I suppose it depends on how you analyze this. If the only metric you care about is "how many buildings are destroyed", then yes, it's basically the same. But that's not how military law has traditionally worked, and for good reason. The alternative involves telling soldiers "yes, I know it would be convenient to blow up that building full of people shooting at you, but you've used up your quota of destroyed buildings, so sucks to be you, hope that none of you die while clearing it the hard way". Or in other words, at some point buildings in Gaza become more important than the lives of Israeli soldiers, based solely on how many buildings have been destroyed. That seems rather nonsensical, and avoiding things like that is why the laws of war care a lot about motives and circumstances rather than being purely based on outcomes.
In a situation like the 1992 LA Riots, where the "enemy" is mobs of angry civilians and the occasional street gang, you can and should operate under that kind of restrictive rules of engagement and then some (e.g. the declassified "Operation Garden Plot" documents make a big deal about not returning fire on snipers firing from residential buildings). But that doesn't work as well against tens of thousands of Hamas fighters.
I don't have a good sense for how much resistance justifies varying levels of destruction, but it makes sense that how much force you should be using varies wildly depending on how strong and organized the opposing force is relative to your infantry.
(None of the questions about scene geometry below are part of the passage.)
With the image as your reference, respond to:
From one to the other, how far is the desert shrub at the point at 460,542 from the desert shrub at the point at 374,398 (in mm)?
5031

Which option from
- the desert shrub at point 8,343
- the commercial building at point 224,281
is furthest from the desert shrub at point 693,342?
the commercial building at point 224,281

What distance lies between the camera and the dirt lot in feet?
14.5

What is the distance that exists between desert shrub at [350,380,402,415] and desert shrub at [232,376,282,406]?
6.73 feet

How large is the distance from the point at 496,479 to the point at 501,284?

Fully granted. There's obviously a big difference between how you'd respond to urban unrest in your own city (where the resistance is rather squishy and going in hard is likely to make more enemies and cause problems for years down the line) and how to deal with a city full of entrenched and very hostile enemies.
But while there are times when you absolutely should be willing to take casualties to hold down destruction, and that includes pretty much all civil unrest cases, this is not civil unrest, this is straight-up urban warfare. And to put it politely, Israel basically wasn't bombing buildings before 10/7, and 10/7 still happened, so it's not clear what benefits restraint would bring.
I lived in Berkeley during the 1992 LA riots (they reached Oakland too, and we were bracing ourselves for impact even up in Cragmont Avenue).
I remember the riots stopped from one day to the next when Rodney King (whose beatings by the police started the whole thing) went public and held a short speech, including the immortal sentence: "We are stuck here for a while. Can we get along?"
Maybe he meant it in an everyday fashion, but it struck me - and many others - as a deeply existential and emotional statement. I still believe that sentence was the main factor that stopped the riots.
Pity it is unlikely to work between Israel and Gaza. So far, they miss a street-level philosopher, like Rodney King turned out to be.
"That sounds like... pretty much exactly what Scott said?
> bomb approximately every building in Gaza so Hamas can't hide there, and maybe at some point we'll kill enough of them that we can feel victorious and leave?"
Wouldn't bean's description be: "Bomb every building that Hamas IS hiding in"? Rather than "bomb every building that Hamas MIGHT hide in"?
The two seem different because one grants agency to Hamas such that by not hiding in specific buildings those building would be safe(r).